Cumplung adalah kelapa. Mitosnya, setan cumplung muncul di malam hari, seperti mitos setan kebanyakan. Menurut cerita yang saya dengar, setan cumplung ini menyasar semua usia. Tidak hanya berani pada anak kecil saja, layaknya wewe gombel.




cumplung
ilustrasi cumplung




Berdasarkan dari berbagai sumber, cara menakuti setan cumplung adalah seperti ini; ketika seseorang berjalan di malam hari yang gelap, sendirian ataupun beramai-ramai, tidak peduli. Jika di jalan itu ada pohon kelapa, setan cumplung akan muncul sesuai moodnya. Bisa muncul bisa tidak, terserah dia.

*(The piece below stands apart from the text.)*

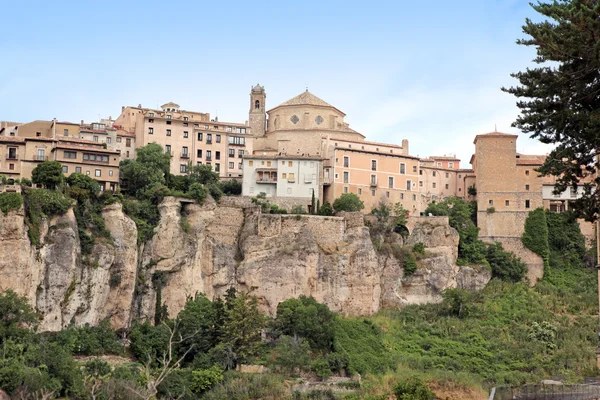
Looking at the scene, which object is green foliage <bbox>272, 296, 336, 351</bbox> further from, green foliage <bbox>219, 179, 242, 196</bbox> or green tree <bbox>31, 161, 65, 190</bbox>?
green tree <bbox>31, 161, 65, 190</bbox>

Kemunculannya ditandai dengan adanya buah kelapa yang jatuh; DEBUG!. Kalau sudah seperti itu, bulu kuduk bisa meremang. Beruntung kalau yang jatuh itu hanya cengkir busuk berlubang karena digerogoti Bajing (Tupai), maka ia hanya sekali saja bersuara. Kalau setan cumplung yang muncul, setelah jatuh GEDEBUG! itu, ia memang berhenti, tapi hanya sebentar. Setelah berhenti setan cumplung akan menggelinding kembali; PLUNG PLUNG PLUNG PLUNG PLUNG PLUNG.... kemudian berhenti, kemudian menggelinding lagi PLUNG PLUNG PLUNG PLUNG PLUNG PLUNG. Terus begitu sampai orang yang ditakuti ngompol di celana atau lari ketakutan. Bunyinya mirip cengkir kosong yang bolong tidak ada isinya.

Di antara mitos setan yang pernah saya dengar dari banyak orang, barangkali mitos setan cumplung adalah favorit saya. Selain karena menarik dan cenderung geli, setan cumplung ini tidak membahayakan. Hanya menakuti saja. Berbeda dengan setan lain yang bisa minimal, jika melihatnya, orang akan jadi trauma. Dari bentuk fisiknya pun, setan cumplung ini hanya sebuah kelapa.
Jadi kalau berjumpa dengan setan cumplung ini, tak perlu takut. Sebab ia hanya menggelinding saja. Mungkin dia muncul supaya kamu tidak nyolong degan lagi.